The Rubber Worm (also called the plastic worm) has been a main stay for bass anglers since its introduction in the 1950’s. The rubber worm is so effective almost any conventional shape will catch fish. Although mostly used to catch bass, the plastic worm can literally entice dozens of different species of fish to attack it.
Like other artificial lures, the plastic worm comes in many shapes and in many different colors. With this in mind, this page will discuss the three most important things to consider for a standard rubber worm rig which include the sinker, hook, and worm.
The sinker or weight can be optional, however, keep in mind the weight of the rubber worm may not be enough for efficient casting. If the worm is of sufficient size and the fishing intent is to allow the worm to float or to sink very slowly, leave the sinker off. In most cases however, a sinker is used. The bullet sinker is the first choice of most anglers. The design of the bullet sinker means it is less likely to become snagged when fishing around structure. Also, its design allows the sinker to slide up and down the line easily which means a big bass may not feel the weight of the sinker until it is too late.
There are times, however, when the sinker may need to be pegged to keep it from sliding. For example, if an angler is trying to get a plastic worm down through a layer of surface floating vegetation, the bullet sinker may go down through the vegetation and slide on the fish line but not pull the worm down with it. Before the next try, simply slide the sinker down onto the eye of the hook and peg the sinker with a toothpick to prevent the sinker from moving.
The most common weight sizes for bullet sinkers are between 1/16 of ounce to 3/4 of ounce. How fast and deep the angler wants the worm to sink will often determine how heavy the sinker should be. The main idea is to have the rubber worm look as natural as possible when moving in the water.
The next thing to consider is the hook. Any type of straight shank hook 3/0 or so can work, but hook manufactures have modified this hook style to increase the chances of a catch when using a rubber worm. Because the hook is run through the head of the worm and then turned so the barb is embedded into the worm’s body, modifications include angling the hook’s shank so the hook aligns with the worm better providing a more natural motion. Other modifications add shank barbs or keeper pens that prevent the worm from sliding down the hook shank after repeated casting, or the blending of lead weight onto the hook shank to improve vertical drop fishing. We suggest trying a few different styles of worm hooks to get the feel for the one you like best.
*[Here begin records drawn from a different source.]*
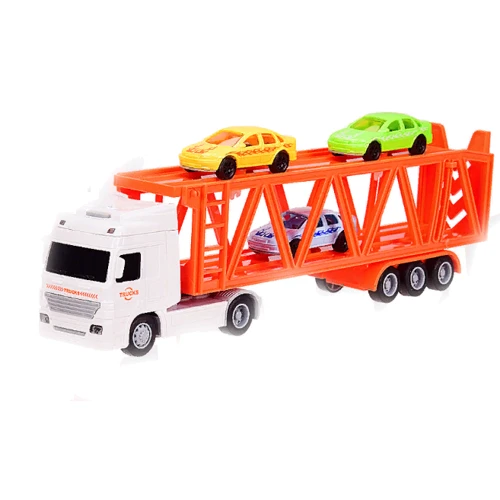 Трейлер + машинки 7943B АВТОПРОМ, 1:50, помаранчевий: Виробник АВТОПРОМ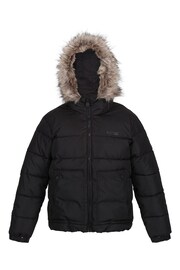 Regatta Black Parkes Faux Fur Lined Hood Jacket - Image 4 of 7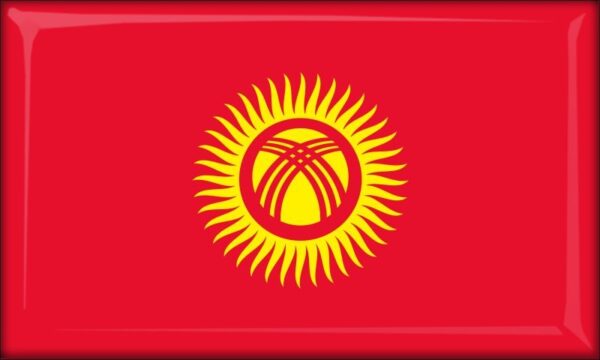 Živicová magnetka - vlajka Kirgizsko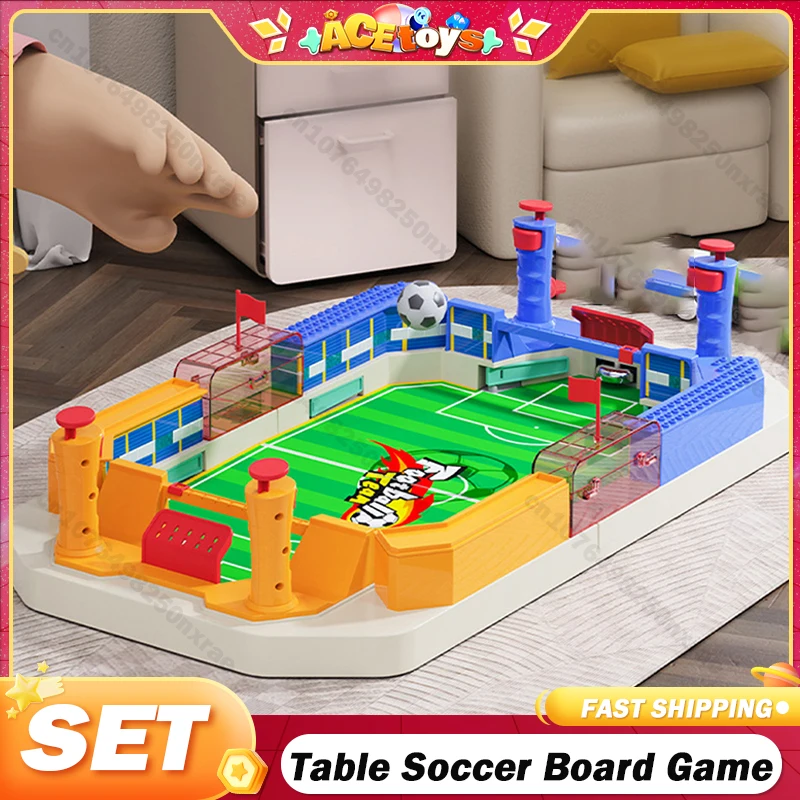 

Explosive Table Soccer Board Game Children's Toy Billiards Double Stage Parent-Child Interactive Educational Party Birthday Gift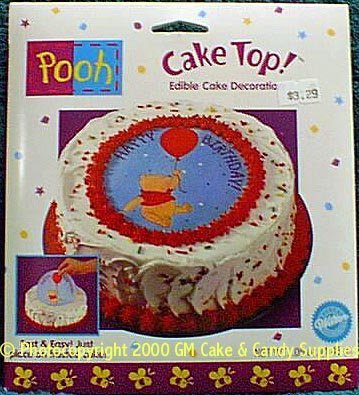 RETIRED Pooh Cake Top! Edible Cake Decoration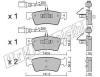 fri.tech. 677.0 (6770) Brake Pad Set, disc brake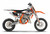 FURY Wht/Org KTM Mini Bike Full Graphics Kit designed and manufactured by SKDA Moto Creative.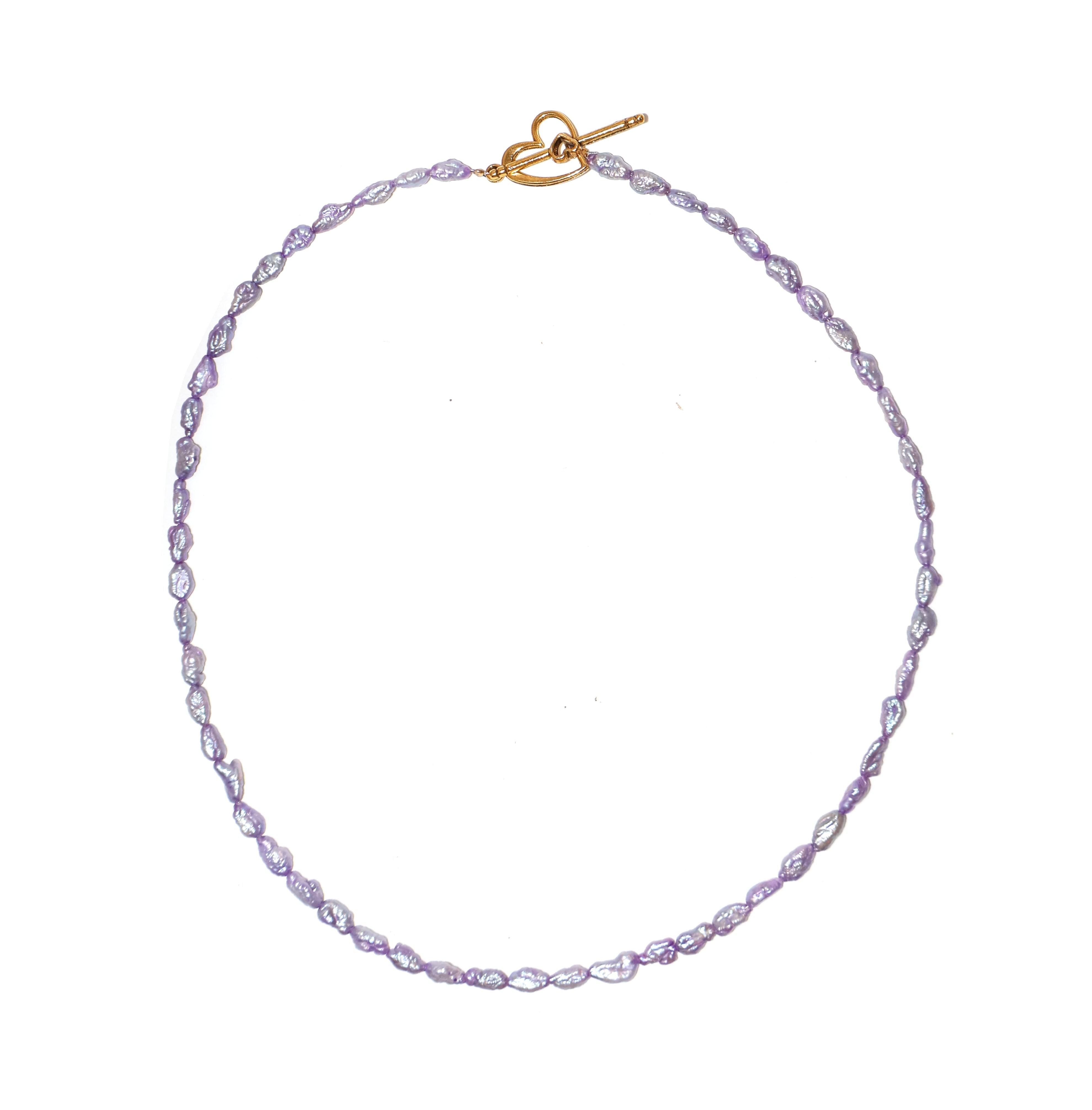 AYA WATERCOLOR BAROQUE PEARL NECKLACE Necklaces Epona Valley WISTERIA 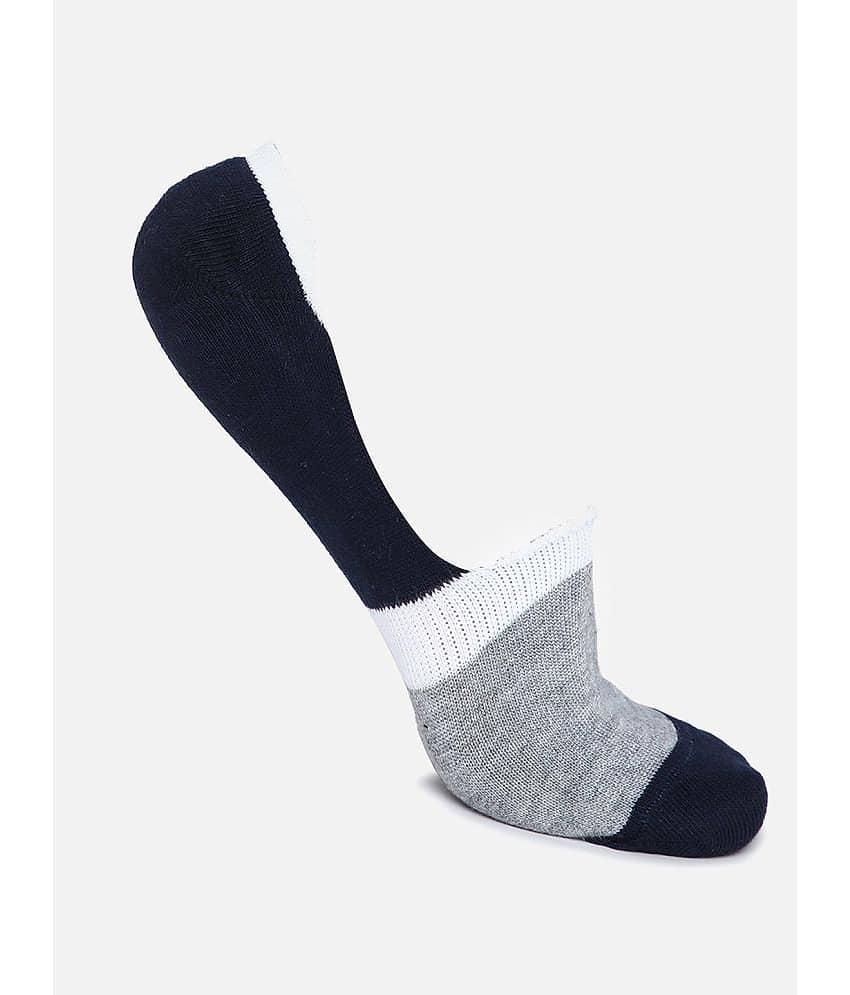 Kolor Fusion Cotton Blend Men's Colorblock Multicolor No Show Socks ( Pack of 4 ) view 2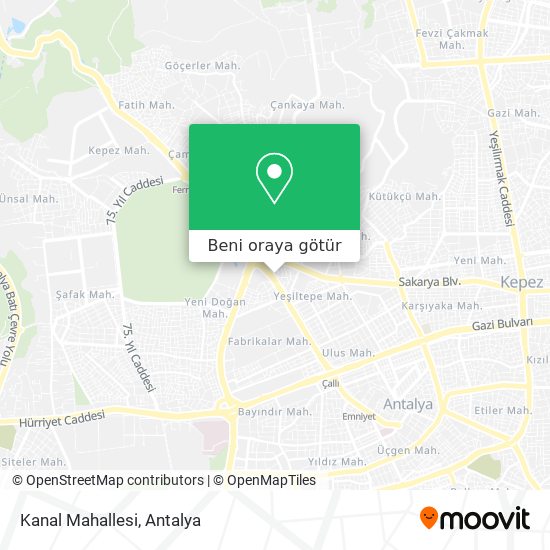 Kanal Mahallesi harita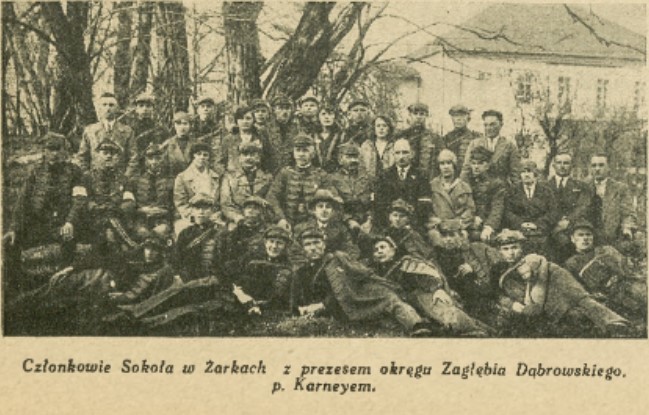 Członkowie Sokoła w Żarkach, K.Z.TDI 20, 1930 r..jpg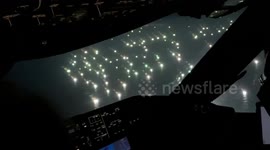 'Floating city' of fishing boats moves along Argentine zone raising strong environmental concerns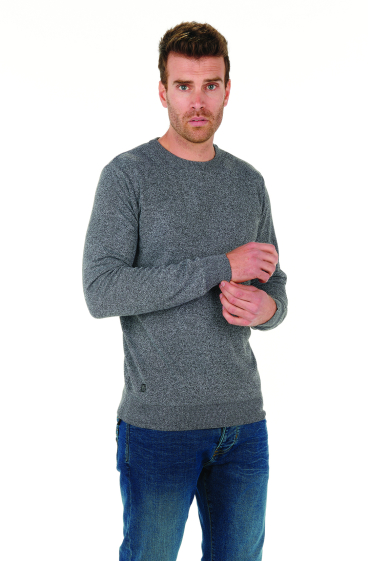 Großhändler FRANCE DENIM - Basic-Pullover mit Bodenkragen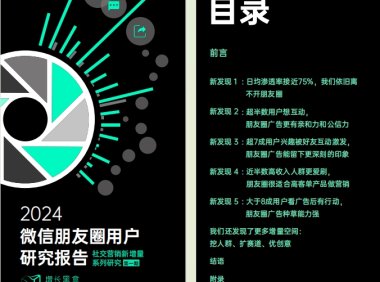 微信朋友圈报告【增长黑盒】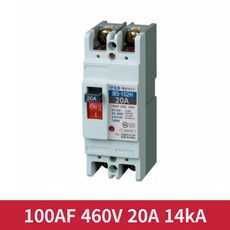 진흥 460V 20A 2P2E 100AF 산업용 배선차단기 MCCB 가설 콘트롤판넬, 1개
Keep in mind, it is true that by embedding the hook barb into the body of the worm, the rig becomes somewhat snagless. It is also true that the hook is harder to set into the fish’s jaw, mainly because the hook tip and barb must travel through the worm’s body to reach the jaw. This means setting the hook hard. Keep the rod tip up almost vertical. When the fish picks up the worm, take out any slack in the line while dropping the rod tip to point at the fish and set the hook.
A heavy action 7 foot rod is often the choice of many anglers for this purpose because the longer heavy action of the rod provides more force through the line to the hook. Using 12 to 17 pound test line, many anglers when initially rigging the worm, will run the hook tip entirely through the worm’s body, then reset the hook tip back into the worm’s body so the tip is hidden. This often makes the hook setting action a little smoother. However, this may also cause the lure to snag a little easier because after repeated casting, the hook’s tip may penetrate just outside the worms body. Just keep an eye on the hook and reset it into the worm’s body when needed.
Another option for hooks is the weedless hook with its protective wire arms and barbed shank. Simply run the hook through the head of the rubber worm, leaving the hook tip on the exterior of the worm. Reset the protective wire arms to make the lure snagless, add a sinker if desired and go to fishing. This rig is more like a standard lure when it comes to setting the hook. This is a good set up for young anglers when learning to fish using a plastic worm.
Lastly, consider the rubber worm itself. Any quality name brand plastic worm will catch fish if presented correctly. The worm should feel life-like and have a natural motion when being fished. Sizes vary with the most common being between 6 to 7 ½ inches but range up to 10 inches. Color is important, generally dark colors such as black, purple, along with varieties browns, and reds, are effective. By adding in a metal flake, a balanced two tone, or infused scent the rubber worm can become more enticing.